I looked down, pushing the polenta onto my fork. “It’s what happens when your eyeliner pencil breaks mid-application at work. I got my left eye done and then the tip broke off when I was starting on the right.”
“Why didn’t you just wash it off?”
I sighed. “Well, that would have been the obvious thing to do.”
Roo furrowed his brow.
“You know how I am in a panic.” I said, between bites, “I ran back into the office and tried to sharpen the pencil.”
“With a pencil sharpener?”
“With a blunt pair of scissors.”
“It looks fine.” Roo replied, turning his head slightly, trying to hide a smile.

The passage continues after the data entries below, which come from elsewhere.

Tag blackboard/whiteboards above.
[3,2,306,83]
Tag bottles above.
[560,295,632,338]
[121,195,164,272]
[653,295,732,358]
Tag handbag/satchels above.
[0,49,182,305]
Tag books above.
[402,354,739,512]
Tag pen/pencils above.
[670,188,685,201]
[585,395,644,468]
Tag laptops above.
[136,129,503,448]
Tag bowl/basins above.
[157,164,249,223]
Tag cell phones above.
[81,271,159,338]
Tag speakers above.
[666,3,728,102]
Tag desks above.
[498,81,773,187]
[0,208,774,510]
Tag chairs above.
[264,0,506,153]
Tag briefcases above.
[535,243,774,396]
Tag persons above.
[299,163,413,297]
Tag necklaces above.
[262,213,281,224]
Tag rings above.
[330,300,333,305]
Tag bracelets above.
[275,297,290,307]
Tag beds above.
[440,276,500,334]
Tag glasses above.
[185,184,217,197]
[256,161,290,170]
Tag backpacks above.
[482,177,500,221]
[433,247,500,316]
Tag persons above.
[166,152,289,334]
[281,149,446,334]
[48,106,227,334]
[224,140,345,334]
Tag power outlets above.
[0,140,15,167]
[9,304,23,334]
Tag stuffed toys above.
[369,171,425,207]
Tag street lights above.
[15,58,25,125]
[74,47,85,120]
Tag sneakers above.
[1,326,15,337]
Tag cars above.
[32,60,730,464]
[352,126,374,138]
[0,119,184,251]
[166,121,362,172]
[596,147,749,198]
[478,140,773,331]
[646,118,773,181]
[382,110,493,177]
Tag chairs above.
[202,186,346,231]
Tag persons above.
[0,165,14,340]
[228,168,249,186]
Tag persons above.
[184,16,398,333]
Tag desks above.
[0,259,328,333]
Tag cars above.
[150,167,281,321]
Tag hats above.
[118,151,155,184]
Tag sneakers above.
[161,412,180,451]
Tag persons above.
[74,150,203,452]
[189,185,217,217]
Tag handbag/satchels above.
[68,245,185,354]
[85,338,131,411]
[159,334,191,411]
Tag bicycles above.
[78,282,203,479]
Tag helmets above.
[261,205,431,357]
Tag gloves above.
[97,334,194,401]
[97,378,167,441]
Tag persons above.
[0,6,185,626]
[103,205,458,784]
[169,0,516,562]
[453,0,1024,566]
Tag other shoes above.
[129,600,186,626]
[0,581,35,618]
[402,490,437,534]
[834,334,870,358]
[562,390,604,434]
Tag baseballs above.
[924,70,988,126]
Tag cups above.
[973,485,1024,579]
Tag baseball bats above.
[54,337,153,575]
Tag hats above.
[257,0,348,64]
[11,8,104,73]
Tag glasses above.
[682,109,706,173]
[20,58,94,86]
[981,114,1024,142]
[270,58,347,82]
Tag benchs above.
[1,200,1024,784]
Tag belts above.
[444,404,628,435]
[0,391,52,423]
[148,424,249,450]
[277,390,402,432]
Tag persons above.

I sighed, grabbing a napkin and dipping it into my water glass.
“What are you doing?”
I started wiping off the botched makeup job on my right eye, “Trying to fix it.”
“Babe, I don’t even know why you put on makeup.”
“What are you talking about?”
“It’s like,” he paused, “you’re like Beyonce. She looks even better without makeup. Unlike Nicki Minaj who just needs more and more piled on.”
“I don’t know whether to be more surprised about the Beyonce or the Nicki Minaj reference you just made.”
“Fine. It’s like this dish,” he said, tilting his plate of mushrooms and polenta forward. “It doesn’t need a whole bunch of stuff piled on top of it to make it better. It’s just great the way it is.”
I smiled. “You know I would have preferred Rihanna, right?”